TESTING THE FIDELITY OF THE SILURIAN CARBON ISOTOPE RECORD AS A PROXY FOR THE GLOBAL CARBON CYCLE

Modern restricted carbonate platforms can have sediment δ¹³C_carb values that are decoupled from open ocean dissolved inorganic carbon (DIC) reservoirs. These studies indicate that caution is necessary when using δ¹³C_carb values from marine carbonates to interpret global processes. In light of the proliferation of high-resolution carbon isotope chemostratigraphy from ancient epeiric seas over the last few decades, we test the reliability of δ¹³C_carb records through some of the best-studied Paleozoic δ¹³C_carb excursions as proxies of the global carbon cycle. Published data, bolstered with the data from this study, allow an unprecedented evaluation of these isotope excursions using established methodologies from studies of modern and ancient carbonate depositional environments to evaluate the fidelity of our results as a proxy for processes related to the global carbon cycle.
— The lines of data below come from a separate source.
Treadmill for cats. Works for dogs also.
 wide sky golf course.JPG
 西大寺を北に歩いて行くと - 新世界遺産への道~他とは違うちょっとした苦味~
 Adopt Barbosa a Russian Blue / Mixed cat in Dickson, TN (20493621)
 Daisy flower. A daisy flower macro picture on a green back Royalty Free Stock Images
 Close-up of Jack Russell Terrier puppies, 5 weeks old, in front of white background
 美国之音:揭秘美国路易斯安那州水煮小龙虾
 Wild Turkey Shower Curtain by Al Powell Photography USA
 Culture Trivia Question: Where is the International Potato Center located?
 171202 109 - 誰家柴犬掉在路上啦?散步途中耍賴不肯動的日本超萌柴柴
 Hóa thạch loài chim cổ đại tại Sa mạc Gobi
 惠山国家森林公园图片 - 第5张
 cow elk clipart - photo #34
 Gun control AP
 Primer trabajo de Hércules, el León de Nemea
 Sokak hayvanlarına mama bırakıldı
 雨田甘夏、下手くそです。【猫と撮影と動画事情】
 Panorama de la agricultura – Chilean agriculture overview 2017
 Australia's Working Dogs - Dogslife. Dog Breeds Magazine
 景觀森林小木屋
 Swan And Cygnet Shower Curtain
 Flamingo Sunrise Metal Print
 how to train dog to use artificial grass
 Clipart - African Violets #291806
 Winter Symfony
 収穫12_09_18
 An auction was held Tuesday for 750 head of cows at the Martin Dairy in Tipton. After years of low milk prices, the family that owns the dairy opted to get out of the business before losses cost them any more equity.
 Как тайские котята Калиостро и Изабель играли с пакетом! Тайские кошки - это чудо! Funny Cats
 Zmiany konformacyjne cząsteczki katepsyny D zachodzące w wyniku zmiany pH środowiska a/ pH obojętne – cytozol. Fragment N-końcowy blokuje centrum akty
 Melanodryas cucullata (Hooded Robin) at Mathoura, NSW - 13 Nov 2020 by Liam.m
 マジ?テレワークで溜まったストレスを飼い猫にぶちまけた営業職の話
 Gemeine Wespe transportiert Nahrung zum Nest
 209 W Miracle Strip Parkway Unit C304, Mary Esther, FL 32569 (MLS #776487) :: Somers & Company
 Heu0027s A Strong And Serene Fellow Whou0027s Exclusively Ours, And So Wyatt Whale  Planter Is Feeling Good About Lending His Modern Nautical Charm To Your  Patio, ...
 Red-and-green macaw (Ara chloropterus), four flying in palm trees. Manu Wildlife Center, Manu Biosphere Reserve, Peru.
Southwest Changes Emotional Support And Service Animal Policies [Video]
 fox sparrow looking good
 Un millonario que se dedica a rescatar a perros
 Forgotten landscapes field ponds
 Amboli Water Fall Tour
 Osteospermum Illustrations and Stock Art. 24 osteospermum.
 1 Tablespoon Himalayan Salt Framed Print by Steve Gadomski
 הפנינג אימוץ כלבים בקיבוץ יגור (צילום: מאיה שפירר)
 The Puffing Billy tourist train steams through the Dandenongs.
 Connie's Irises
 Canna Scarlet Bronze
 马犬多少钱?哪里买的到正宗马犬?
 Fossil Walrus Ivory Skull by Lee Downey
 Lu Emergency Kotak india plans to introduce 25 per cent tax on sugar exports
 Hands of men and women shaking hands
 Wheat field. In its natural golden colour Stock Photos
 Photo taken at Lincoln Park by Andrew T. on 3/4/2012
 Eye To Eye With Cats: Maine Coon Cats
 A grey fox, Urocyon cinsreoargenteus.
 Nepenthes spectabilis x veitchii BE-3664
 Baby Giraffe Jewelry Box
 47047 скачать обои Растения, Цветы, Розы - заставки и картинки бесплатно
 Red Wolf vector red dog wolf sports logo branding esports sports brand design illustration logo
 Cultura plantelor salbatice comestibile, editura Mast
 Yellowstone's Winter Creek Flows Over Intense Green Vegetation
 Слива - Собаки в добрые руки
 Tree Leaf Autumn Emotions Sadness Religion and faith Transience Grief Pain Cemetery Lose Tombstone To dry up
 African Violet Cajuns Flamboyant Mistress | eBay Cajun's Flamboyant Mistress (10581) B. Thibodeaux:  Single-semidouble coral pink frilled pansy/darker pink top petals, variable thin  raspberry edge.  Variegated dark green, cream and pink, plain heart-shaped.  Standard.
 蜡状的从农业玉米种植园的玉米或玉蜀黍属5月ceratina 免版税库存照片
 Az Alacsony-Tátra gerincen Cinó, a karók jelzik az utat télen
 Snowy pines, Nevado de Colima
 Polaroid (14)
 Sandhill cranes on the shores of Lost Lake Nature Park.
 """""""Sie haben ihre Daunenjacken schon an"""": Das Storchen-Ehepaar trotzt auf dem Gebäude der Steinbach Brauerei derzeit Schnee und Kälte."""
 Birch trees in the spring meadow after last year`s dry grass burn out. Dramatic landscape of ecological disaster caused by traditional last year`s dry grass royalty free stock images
We present a series of δ¹³C_carb transects spanning shallow ramp sections into their deep-water equivalents in four sedimentary basins, from two isolated paleocontinents. These transacts show a striking consistency in the range of values despite crossing a spectrum of paleogeographic and paleoenvironmental settings over hundreds of kilometers. Similarly, there is a remarkable correspondence between δ¹³C values from whole-rock, low-Mg brachiopod (extensively screened for evidence of diagenetic alteration) and organic carbon from these sections. Finally, the lockstep changes between δ¹³C_carb values, other chemical/redox/climatic proxies and mass extinction events are in keeping those expected with variations in open ocean DIC values.

Combined our new and published high-resolution δ¹³C_carb chemostratigraphy, sedimentology, and chrono-stratigraphic correlations, provide, arguably, some of the most thoroughly evaluated record of Paleozoic δ¹³C_carb excursion events. Given previous approaches developed from studies of modern and ancient carbonates to test the fidelity between measured δ¹³C_carb and open ocean DIC, our evaluation strongly suggests that the observed δ¹³C_carb excursions and coincident paleo-biologic, -geochemical, and -environmental changes are, in fact, responding to changes in the global carbon cycle.